GOAL:
Reproduce every line of the records below verbatim, including the answers, with no changes of any kind.

* Start DATA ENTRIES *

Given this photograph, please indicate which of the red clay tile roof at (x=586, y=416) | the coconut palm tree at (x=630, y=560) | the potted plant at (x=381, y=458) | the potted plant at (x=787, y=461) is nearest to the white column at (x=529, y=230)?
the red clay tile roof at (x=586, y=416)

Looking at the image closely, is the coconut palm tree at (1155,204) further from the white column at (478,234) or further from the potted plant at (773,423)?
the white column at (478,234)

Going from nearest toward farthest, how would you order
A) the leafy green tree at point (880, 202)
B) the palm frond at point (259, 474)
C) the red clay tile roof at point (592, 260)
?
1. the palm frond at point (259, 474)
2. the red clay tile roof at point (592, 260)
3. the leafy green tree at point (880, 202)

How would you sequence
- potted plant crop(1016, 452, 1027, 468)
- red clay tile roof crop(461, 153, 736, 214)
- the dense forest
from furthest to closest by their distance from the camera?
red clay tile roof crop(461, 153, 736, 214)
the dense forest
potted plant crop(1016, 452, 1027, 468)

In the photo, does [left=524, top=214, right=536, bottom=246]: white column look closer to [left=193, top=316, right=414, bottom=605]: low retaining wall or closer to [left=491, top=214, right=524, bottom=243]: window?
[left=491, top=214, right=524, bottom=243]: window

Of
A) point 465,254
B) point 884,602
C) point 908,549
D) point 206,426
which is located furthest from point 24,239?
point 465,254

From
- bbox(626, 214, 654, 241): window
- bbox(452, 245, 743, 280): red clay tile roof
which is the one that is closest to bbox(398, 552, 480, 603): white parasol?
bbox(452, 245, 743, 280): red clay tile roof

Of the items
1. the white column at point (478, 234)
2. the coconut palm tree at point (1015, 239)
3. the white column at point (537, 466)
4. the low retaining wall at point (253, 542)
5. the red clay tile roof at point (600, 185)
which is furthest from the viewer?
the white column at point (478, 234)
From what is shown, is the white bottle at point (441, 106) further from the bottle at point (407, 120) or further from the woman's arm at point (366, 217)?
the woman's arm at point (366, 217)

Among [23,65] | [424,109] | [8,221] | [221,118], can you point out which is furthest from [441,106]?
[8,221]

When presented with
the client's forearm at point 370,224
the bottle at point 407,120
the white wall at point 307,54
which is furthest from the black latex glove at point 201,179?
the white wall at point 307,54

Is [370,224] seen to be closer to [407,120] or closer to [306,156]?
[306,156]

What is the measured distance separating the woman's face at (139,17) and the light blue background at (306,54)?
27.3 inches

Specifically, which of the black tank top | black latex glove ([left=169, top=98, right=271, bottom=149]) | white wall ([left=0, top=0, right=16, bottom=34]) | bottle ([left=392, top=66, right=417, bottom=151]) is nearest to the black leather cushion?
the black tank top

* End DATA ENTRIES *

WRITTEN SOLUTION:
Given this photograph, please indicate which of the red clay tile roof at (x=586, y=416) | the coconut palm tree at (x=630, y=560) | the potted plant at (x=381, y=458) | the potted plant at (x=787, y=461) is nearest to the white column at (x=529, y=230)?
the red clay tile roof at (x=586, y=416)

Looking at the image closely, is the coconut palm tree at (1155,204) further from the white column at (478,234) or further from the potted plant at (773,423)?
the white column at (478,234)

Going from nearest toward farthest, how would you order
A) the leafy green tree at point (880, 202)
B) the palm frond at point (259, 474)
C) the red clay tile roof at point (592, 260)
?
1. the palm frond at point (259, 474)
2. the red clay tile roof at point (592, 260)
3. the leafy green tree at point (880, 202)

How would you sequence
- potted plant crop(1016, 452, 1027, 468)
- red clay tile roof crop(461, 153, 736, 214)
- the dense forest
from furthest to closest by their distance from the camera?
red clay tile roof crop(461, 153, 736, 214)
the dense forest
potted plant crop(1016, 452, 1027, 468)

In the photo, does [left=524, top=214, right=536, bottom=246]: white column look closer to [left=193, top=316, right=414, bottom=605]: low retaining wall or closer to [left=491, top=214, right=524, bottom=243]: window?
[left=491, top=214, right=524, bottom=243]: window

Of
A) point 465,254
B) point 884,602
C) point 908,549
D) point 206,426
which is located furthest from point 24,239?
point 465,254

From
- bbox(626, 214, 654, 241): window
- bbox(452, 245, 743, 280): red clay tile roof
which is the one that is closest to bbox(398, 552, 480, 603): white parasol?
bbox(452, 245, 743, 280): red clay tile roof

Of the items
1. the white column at point (478, 234)
2. the coconut palm tree at point (1015, 239)
3. the white column at point (537, 466)
4. the low retaining wall at point (253, 542)
5. the red clay tile roof at point (600, 185)
which is furthest from the viewer?
the white column at point (478, 234)
From what is shown, is the white bottle at point (441, 106) further from the bottle at point (407, 120) or further from the woman's arm at point (366, 217)?
the woman's arm at point (366, 217)

Among [23,65] | [424,109] | [8,221] | [221,118], can you point out which is furthest from [441,106]?
[8,221]

When presented with
the client's forearm at point 370,224
the bottle at point 407,120
the white wall at point 307,54
which is furthest from the black latex glove at point 201,179?
the white wall at point 307,54

Is [370,224] seen to be closer to [407,120] or closer to [306,156]?
[306,156]

What is the measured distance separating the woman's face at (139,17) and the light blue background at (306,54)?
27.3 inches

Specifically, which of the black tank top | black latex glove ([left=169, top=98, right=271, bottom=149]) | white wall ([left=0, top=0, right=16, bottom=34]) | bottle ([left=392, top=66, right=417, bottom=151]) is nearest to the black leather cushion?
the black tank top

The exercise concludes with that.